» Challenge 1: Reproduce the records verbatim, beginning with the line that contains "By how much" and continuing through the final line of the records.
» Challenge 2: Continue the post arguing that New York City needs speed cameras, picking up after its final sentence.

Eyes on the Street: Reason Number 6,734,090,855 NYC Needs Speed Cams

Turn up the volume and listen for the sociopathic pacesetter about halfway through this clip. This is southbound Vanderbilt Avenue in Prospect Heights, recorded with my bike-mounted camera at the intersection with Dean Street at about 9:40 p.m. last night.

Vanderbilt has become much more walkable and bikeable since DOT implemented a road diet about five years ago, converting a motor vehicle lane into pedestrian medians and painted bike lanes. By and large, car traffic is calmer. But there are still some maniacs who don’t get the engineering cues, and if they have enough space in front of them to open up the throttle, they’ll treat this crowded city street like a racetrack.

This is behavior that kills, but police aren’t ticketing the drivers who do it. That’s why NYC needs automated enforcement.

A proposal that would allow the city to set up speed enforcement cameras for the first time is alive in Albany, and we’ll have an update about it later this afternoon.

» Data section:
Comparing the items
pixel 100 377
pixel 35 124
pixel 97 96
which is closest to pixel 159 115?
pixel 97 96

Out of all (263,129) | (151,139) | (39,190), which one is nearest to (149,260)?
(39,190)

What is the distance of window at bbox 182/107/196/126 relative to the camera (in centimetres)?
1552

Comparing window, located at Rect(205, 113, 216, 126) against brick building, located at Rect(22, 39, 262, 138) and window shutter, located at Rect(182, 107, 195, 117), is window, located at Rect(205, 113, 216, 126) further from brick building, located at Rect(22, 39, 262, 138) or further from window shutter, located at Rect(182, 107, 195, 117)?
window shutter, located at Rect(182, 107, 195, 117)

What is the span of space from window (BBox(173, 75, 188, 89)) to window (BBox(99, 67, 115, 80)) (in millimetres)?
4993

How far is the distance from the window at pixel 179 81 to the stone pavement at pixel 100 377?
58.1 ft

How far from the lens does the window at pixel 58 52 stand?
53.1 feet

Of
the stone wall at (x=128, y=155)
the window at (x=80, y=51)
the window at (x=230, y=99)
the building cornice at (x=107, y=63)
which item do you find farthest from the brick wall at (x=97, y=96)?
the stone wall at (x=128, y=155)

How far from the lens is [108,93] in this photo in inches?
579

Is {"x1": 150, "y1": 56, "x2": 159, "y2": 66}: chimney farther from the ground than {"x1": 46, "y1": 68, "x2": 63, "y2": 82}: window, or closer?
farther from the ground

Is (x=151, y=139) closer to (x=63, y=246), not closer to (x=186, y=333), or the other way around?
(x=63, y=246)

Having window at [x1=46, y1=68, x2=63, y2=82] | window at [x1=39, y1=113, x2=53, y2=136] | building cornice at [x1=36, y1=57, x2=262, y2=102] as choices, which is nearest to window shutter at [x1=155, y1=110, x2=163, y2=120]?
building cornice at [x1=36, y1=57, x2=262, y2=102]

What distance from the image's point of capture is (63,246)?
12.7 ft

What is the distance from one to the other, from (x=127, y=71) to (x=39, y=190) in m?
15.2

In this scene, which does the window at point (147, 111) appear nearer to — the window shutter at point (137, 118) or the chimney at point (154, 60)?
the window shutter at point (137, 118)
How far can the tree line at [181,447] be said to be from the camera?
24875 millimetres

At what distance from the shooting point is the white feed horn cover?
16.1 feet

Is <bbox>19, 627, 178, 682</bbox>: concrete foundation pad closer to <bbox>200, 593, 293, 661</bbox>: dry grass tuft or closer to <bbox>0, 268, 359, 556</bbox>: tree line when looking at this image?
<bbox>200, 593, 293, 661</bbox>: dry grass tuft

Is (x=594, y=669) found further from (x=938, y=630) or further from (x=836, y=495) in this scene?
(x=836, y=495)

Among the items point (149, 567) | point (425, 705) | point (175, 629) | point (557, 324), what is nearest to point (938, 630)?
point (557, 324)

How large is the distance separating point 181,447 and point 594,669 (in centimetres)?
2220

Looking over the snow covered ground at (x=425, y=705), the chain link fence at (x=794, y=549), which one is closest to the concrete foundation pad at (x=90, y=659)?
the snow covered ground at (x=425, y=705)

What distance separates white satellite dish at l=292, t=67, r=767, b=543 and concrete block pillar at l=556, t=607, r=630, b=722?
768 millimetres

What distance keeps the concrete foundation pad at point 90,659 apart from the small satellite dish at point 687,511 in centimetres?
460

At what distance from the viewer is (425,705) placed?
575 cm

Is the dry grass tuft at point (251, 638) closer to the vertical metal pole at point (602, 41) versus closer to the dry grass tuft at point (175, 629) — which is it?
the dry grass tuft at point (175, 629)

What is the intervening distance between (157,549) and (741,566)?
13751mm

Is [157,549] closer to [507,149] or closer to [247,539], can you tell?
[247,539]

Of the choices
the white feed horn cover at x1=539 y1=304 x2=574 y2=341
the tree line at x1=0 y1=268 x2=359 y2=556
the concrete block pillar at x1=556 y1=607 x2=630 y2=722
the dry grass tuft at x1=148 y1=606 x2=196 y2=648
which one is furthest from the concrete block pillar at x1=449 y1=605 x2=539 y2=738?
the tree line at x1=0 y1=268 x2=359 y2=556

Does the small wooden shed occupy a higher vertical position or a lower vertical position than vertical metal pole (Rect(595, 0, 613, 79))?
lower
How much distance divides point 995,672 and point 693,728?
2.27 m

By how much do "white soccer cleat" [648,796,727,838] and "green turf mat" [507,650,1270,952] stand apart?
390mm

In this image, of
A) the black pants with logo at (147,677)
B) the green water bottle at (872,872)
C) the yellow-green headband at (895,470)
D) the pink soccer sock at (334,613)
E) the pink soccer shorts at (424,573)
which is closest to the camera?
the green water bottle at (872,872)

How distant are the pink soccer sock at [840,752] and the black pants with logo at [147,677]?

» Response 1:
By how much do "white soccer cleat" [648,796,727,838] and "green turf mat" [507,650,1270,952] stand apart?
390mm

In this image, of
A) the black pants with logo at (147,677)
B) the green water bottle at (872,872)
C) the yellow-green headband at (895,470)
D) the pink soccer sock at (334,613)
E) the pink soccer shorts at (424,573)
which is closest to the camera?
the green water bottle at (872,872)

How distant are the pink soccer sock at [840,752] and the black pants with logo at [147,677]?

» Response 2:
  • Jeff

    This is who we design our streets for.

  • J

    It’s all about perceived risk. On Vanderbilt, with a painted bike lane the space between physical obstacles (center median – parked car) is about 16 feet. On the sections without center medians, this often expands to about 27 feet (parked car – oncoming car). To put things into perspective, expressway lanes are typically 12 feet wide.

    Obviously, if the bike lane were constantly full of cyclists, that would greatly decrease the perceived width, but we’re not there yet. Drivers like this deter many people from hopping on a bike, as there is nothing protecting you from this type of sociopath. Yes, Vanderbilt is way better than it was before, but we can do a lot better in the future, and speed cameras can be a big part of the solution is taming reckless drivers.

  • highvizguy

    I’d say this bill should be followed up w/ a bill that allows people to send in video evidence of illegal driving to a central unit that can then cite drivers for their behavior…along the lines of Roadsafe London http://www.met.police.uk/roadsafelondon/

  • Anonymous

    I bike Vanderbilt regularly and let me tell you it can become a very very different street at night. During the day it’s mostly fine but sometimes at night and at rushhour you see shit like this.

  • Anonymous

    While I’d fullheartedly support a bill like that I don’t think it would do any good. I couldn’t make out the make or model although I do think it possibly is a Honda Pilot.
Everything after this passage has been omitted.